● **Excerpted passage**:

I applied lip balm ever few miles, I never lost the lip balm. I still had the gloves I'd tucked in my waistband.
And then we were back in Manhattan.
I mostly listened to the iPod through Harlem and on toward the Park. The family was going to cross over and meet me there - at first my wife had said she would see me on the avenue, and then she changed that so I wasn't sure where I would see her. So I began looking well up the street. It was a good thing, too, another distraction.
Remember; I had never even run 20 miles before. The one time I tried it I fell slightly short, going from Cleveland Heights to Lakewood. Once I did hit 20, in the Bronx, I thought, well, from here on out I have no idea what I am capable of. I tried to drive any notion of what it was going to feel like stopping, of finishing, of having the medal, of seeing my kids again, out of my head.

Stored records
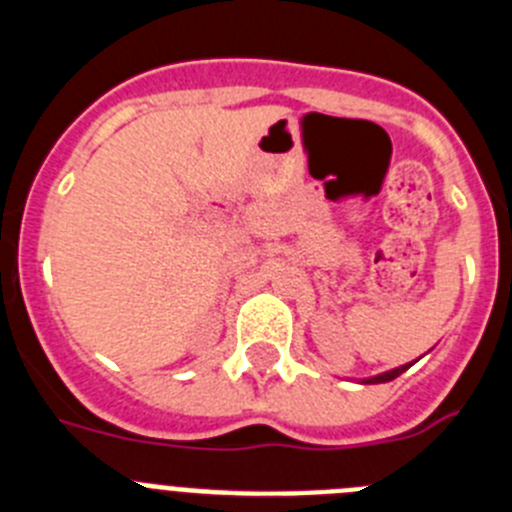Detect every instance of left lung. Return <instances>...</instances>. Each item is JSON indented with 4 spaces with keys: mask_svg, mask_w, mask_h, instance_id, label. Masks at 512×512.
<instances>
[{
    "mask_svg": "<svg viewBox=\"0 0 512 512\" xmlns=\"http://www.w3.org/2000/svg\"><path fill=\"white\" fill-rule=\"evenodd\" d=\"M410 364H405V366H397V369H392V372H387V374H379V377H372V379H366V384H379V382H390V379H395V377H400L402 372H405V369H408Z\"/></svg>",
    "mask_w": 512,
    "mask_h": 512,
    "instance_id": "1",
    "label": "left lung"
}]
</instances>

● **Requirement**: In the marathon passage, copy everything from "I applied lip" down to "too, another distraction.".

● **Solution to this task**:
I applied lip balm ever few miles, I never lost the lip balm. I still had the gloves I'd tucked in my waistband.
And then we were back in Manhattan.
I mostly listened to the iPod through Harlem and on toward the Park. The family was going to cross over and meet me there - at first my wife had said she would see me on the avenue, and then she changed that so I wasn't sure where I would see her. So I began looking well up the street. It was a good thing, too, another distraction.